[Text segment — start]

[Git][ghc/ghc][wip/jsbits-userguide] JS/userguide: wip explanation of writing jsbits
Josh Meredith (@JoshMeredith)
gitlab at gitlab.haskell.org
Wed Oct 18 12:10:47 UTC 2023
Josh Meredith pushed to branch wip/jsbits-userguide at Glasgow Haskell Compiler / GHC
Commits:
6da72a0a by Josh Meredith at 2023-10-18T23:10:33+11:00
JS/userguide: wip explanation of writing jsbits
- - - - -
1 changed file:
- docs/users_guide/javascript.rst
Changes:
=====================================
docs/users_guide/javascript.rst
=====================================
@@ -1,7 +1,7 @@
.. _ffi-javascript:
FFI and the JavaScript Backend
-^^^^^^^^^^^^^^^^^^^^^^^^^^^^^^
+==============================
.. index::
single: FFI and the JavaScript Backend
@@ -22,8 +22,46 @@ look like:
foreign import javascript "((x,y) => { return x + y; })"
js_add :: Int -> Int -> Int
+.. _`JavaScript FFI Types`:
+
+JavaScript FFI Types
+--------------------
+
+Some types are able to be used directly in the type signatures of foreign
+exports, without conversion to a ``JSVal``. We saw in the first example
+that ``Int`` is one of these.

[Text segment — finish]
[Record extracts — start]

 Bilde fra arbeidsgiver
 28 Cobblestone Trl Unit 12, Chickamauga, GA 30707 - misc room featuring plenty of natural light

[Record extracts — finish]
[Record extracts — start]

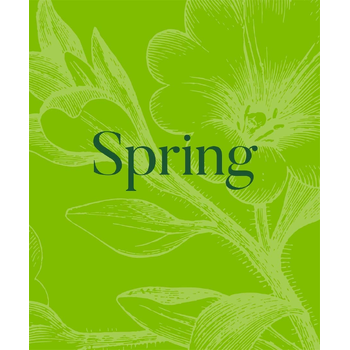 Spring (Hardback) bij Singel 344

[Record extracts — finish]

Your assignment »
Rewrite the commit email between "js_add :: Int" and "one of these.", inclusive, replacing "conversion" with "translation".

Response area »
js_add :: Int -> Int -> Int
+.. _`JavaScript FFI Types`:
+
+JavaScript FFI Types
+--------------------
+
+Some types are able to be used directly in the type signatures of foreign
+exports, without translation to a ``JSVal``. We saw in the first example
+that ``Int`` is one of these.